Empty Words contains two threads: the handwriting exercises (complete with distractions) and what Levrero calls “The Discourse,” which has the stated aim of being about nothing. These two threads are interspersed throughout and every entry is dated. In the “Discourse,” Levrero believes writing about nothing will eventually reveal something authentic. “There’s a flow, a rhythm, a seemingly empty form; the discourse could end up addressing any topic or idea.” As with the writing exercises, the rules here are strictly limiting. Seen another way, they are freeing. By throwing off the burden of an idea, Levrero can follow his “Discourse” wherever it takes him. He quickly turns to his dog, Pongo, as subject matter. “It’s false content,” Levrero writes, “or perhaps semi-false, since, like all things, it could easily be seen as symbolic of other, deeper things.”

Levrero writes about gradually pushing open a gap in the fence so that Pongo could escape. When the dog returns from its disappearance with a bad eye injury, the author is overwhelmed with guilt. But what did he expect? Throughout the book, Levrero demonstrates a habit of falling into his own traps. It might be that Levrero focuses so much of the “Discourse” on the needy and neglected Pongo because he sees so much of himself in the dog. If he notices this parallel, he doesn’t say. The author admits to being afraid that the reader “who isn’t me would have already have found something of the true content of the discourse in these lines. . . . How humiliating to give myself away to the reader before I’ve given anything away to myself, blissfully unaware that anything’s been given away at all!”

When Levrero turns his attention to an impending move, his anxiety ratchets up, and when he moves into the new house and notices a nearby electric substation that won’t stop buzzing, he feels even worse. In response to this and other frustrations—including the demands of his nagging child Ignacio and his partner Alicia, who he thinks doesn’t understand his decision-making process—he retreats into his exercises: “Concentration. Relaxation. Focus on forming the letters and focus on your muscles.”
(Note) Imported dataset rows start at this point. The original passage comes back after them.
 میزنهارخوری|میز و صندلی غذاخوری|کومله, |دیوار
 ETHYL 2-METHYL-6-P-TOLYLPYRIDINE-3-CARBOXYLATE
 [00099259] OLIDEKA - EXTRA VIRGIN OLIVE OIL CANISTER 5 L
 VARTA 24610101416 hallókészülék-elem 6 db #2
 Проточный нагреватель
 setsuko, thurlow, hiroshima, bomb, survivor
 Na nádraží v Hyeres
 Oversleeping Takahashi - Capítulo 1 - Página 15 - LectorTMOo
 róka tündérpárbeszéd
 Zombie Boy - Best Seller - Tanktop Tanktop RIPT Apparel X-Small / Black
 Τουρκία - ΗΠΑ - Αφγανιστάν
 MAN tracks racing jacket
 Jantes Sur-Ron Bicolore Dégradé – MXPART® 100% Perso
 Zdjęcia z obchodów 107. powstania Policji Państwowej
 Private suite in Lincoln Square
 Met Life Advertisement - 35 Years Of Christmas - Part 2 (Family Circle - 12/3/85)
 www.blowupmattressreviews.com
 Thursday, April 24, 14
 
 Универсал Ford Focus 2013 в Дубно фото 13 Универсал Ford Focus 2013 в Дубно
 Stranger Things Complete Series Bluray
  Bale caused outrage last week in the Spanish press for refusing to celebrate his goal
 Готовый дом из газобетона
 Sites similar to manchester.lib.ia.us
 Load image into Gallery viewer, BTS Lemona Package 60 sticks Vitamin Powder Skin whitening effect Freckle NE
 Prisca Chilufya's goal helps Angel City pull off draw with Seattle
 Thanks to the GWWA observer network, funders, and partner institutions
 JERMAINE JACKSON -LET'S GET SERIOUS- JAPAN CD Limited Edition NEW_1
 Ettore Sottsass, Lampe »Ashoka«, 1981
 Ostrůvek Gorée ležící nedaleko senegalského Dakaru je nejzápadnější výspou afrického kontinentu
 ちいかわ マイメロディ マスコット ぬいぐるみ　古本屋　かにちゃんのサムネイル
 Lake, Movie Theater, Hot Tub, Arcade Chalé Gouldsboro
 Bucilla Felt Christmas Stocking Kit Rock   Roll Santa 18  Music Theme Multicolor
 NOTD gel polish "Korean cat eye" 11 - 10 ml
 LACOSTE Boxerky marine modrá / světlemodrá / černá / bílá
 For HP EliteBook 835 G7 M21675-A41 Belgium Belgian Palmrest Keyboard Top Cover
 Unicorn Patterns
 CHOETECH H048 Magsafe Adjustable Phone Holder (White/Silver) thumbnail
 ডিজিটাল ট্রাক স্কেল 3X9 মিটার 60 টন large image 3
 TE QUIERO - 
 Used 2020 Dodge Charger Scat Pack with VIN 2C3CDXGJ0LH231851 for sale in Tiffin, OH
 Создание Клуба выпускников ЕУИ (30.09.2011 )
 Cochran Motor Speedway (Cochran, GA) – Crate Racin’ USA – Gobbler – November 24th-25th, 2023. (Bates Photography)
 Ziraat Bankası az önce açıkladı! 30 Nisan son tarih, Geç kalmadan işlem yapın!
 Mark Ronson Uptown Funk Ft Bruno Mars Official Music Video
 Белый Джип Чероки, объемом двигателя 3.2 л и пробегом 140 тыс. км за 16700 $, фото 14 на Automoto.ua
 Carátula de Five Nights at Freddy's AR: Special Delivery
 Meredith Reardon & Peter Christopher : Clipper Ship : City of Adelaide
Given how unhappy he is with his surroundings, why doesn’t Levrero pack up and leave? Is he afraid of returning, like Pongo, with some injury inflicted by the outside world? “When you reach a certain age, you’re no longer the protagonist of your own actions: all you have left are the consequences of things you’ve already done,” he writes. “I can’t get free of the tangle of consequences, and there’s no point trying to be the protagonist of my own actions again, but what I can do is find my lost self among these new patterns and learn to live again, only differently.”

What I’ve written down is barely legible, especially the letters g and r. I wasn’t able to concentrate on forming the words because I was too distracted by the difference between Mario Levrero and the character Mario Levrero created of himself. On the bright side, there were no interruptions.